Cookbooks

British food writer Fuchsia Dunlop has explored many Chinese cuisines, as her earlier books, Sichuan Cookery and Revolutionary Chinese Cookbook (Hunan cuisine) show. Her latest, Every Grain of Rice, Simple Chinese Home Cooking (Bloomsbury), explores dishes from across China that people cook at home. Not surprisingly, many of the recipes are from Sichuan or Hunan, but she spreads her net wide.

The recipes seem more approachable than some in her more scholarly and focused books, but this book also includes some history and background. There is also a glossary with photographs explaining some of the unusual ingredients.

As I browsed through it, my mouth watered - red-braised pork belly, steamed eggs with pork and mushrooms, clams or mussels in black bean sauce, blanched Asian greens with sizzling oil, broccolini with ginger sauce, and numerous tofu, rice, noodle and dumpling dishes. Having already made several dishes and been surprised by how quick and easy they are, I can see this is going to be a favourite on my kitchen bench.

• With more people following gluten-free diets out of necessity or choice, Jim Boswell's The New Zealand Gluten-free Cookbook (Penguin) is sure to find many takers.

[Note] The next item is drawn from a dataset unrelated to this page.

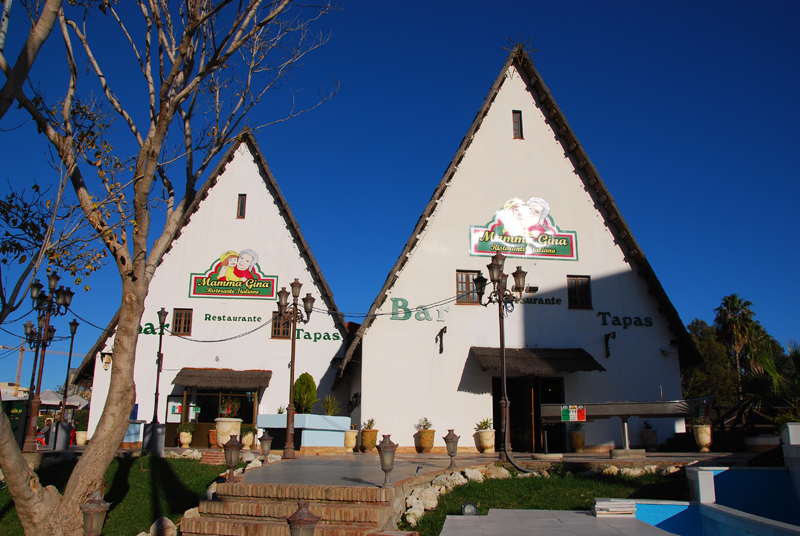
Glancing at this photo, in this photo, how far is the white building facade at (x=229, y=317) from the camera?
2245 cm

Claiming Italian and Sicilian heritage, he produces many delicious recipes based on vegetables, meat, eggs, fish and cheese that are Mediterranean-inspired. He also includes recipes for breads, fresh pasta, pizza, pies, cakes and puddings using gluten-free flour. Italian stuffed meatloaf, mussels with parsley salsa, beef and bean salad, Tuscan salmon, Sicilian roast potatoes, parmesan baked parsnip and baked pears with honey yoghurt sauce sound mouthwatering.

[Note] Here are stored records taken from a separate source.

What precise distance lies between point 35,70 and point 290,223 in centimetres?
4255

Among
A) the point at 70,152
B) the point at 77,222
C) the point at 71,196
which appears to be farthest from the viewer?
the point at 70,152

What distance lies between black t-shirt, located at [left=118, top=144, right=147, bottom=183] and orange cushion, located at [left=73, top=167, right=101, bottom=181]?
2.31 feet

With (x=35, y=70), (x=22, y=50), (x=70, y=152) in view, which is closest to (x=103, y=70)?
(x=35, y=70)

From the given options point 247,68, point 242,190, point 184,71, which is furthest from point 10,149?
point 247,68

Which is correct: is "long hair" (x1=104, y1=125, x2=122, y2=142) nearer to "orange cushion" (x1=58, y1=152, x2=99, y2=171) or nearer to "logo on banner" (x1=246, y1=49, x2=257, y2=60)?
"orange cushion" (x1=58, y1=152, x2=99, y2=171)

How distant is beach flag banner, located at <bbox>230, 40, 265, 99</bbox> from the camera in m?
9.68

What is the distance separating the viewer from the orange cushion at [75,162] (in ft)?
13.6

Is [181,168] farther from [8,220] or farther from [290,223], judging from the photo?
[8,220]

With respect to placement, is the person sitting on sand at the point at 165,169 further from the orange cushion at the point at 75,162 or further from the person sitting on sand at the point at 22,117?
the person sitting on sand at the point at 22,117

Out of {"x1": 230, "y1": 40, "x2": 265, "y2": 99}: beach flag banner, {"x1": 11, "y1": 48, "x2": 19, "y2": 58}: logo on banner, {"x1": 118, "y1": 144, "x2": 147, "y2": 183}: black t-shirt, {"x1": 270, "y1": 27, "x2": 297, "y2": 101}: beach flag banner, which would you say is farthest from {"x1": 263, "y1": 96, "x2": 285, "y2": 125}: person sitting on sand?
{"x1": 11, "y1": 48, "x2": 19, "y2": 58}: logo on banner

Browsing through it, I couldn't help thinking anyone, on a gluten-free diet or not, would enjoy using it, perhaps substituting regular bread for the gluten-free versions in recipes such as crostini, bruschetta, croutes and canapes.

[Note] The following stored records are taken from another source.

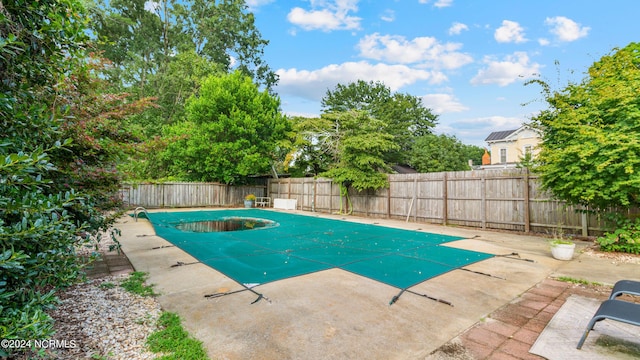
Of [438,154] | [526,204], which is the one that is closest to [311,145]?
[438,154]

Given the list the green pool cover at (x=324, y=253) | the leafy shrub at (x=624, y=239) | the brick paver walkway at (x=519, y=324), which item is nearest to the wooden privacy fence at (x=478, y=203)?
the leafy shrub at (x=624, y=239)

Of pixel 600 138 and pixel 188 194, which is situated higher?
pixel 600 138

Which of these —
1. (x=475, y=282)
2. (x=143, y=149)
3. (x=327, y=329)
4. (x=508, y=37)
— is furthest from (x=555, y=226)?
(x=143, y=149)

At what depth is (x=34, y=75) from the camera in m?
1.88

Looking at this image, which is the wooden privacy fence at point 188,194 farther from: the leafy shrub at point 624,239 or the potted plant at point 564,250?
the leafy shrub at point 624,239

• Masterchef finalist Cameron Petley comes across as a no-nonsense, blokey guy who happens to have a knack with flavours in his book Hunter from the Heartland (Random House).

As a child, he learnt to forage for eels, watercress, puha, pig, deer, paua and other seafood, and many of his recipes for these ingredients that you can collect yourself are simple.

"I don't reckon you need all that fancy stuff if you know how to put the right ingredients together," he writes.

His experience working in chicken farms and abattoirs gave him a knowledge of meat and how it is best cooked, and his enthusiasm for and love of cooking - and the publicity from the television show - led him to a job as chef at a hotel in Putaruru in the Waikato, where he lives with his family. This is not just a book for serious hunters - you could use pork instead of wild boar, and buy most of the other ingredients.

However, you will have to catch your own trout and maybe eels.

There are recipes inspired by Maori cuisine, such as boil-up, mussel chowder with Maori bread, as well as modern ones - poached eel with coriander dumplings, lamb rack with purple potato and pikopiko salad, or pork belly with cauliflower puree and beetroot and apple chutney.

A cookbook with a difference, but less "cheffy" and probably more usable than many foraging and hunting cookbooks by other chefs.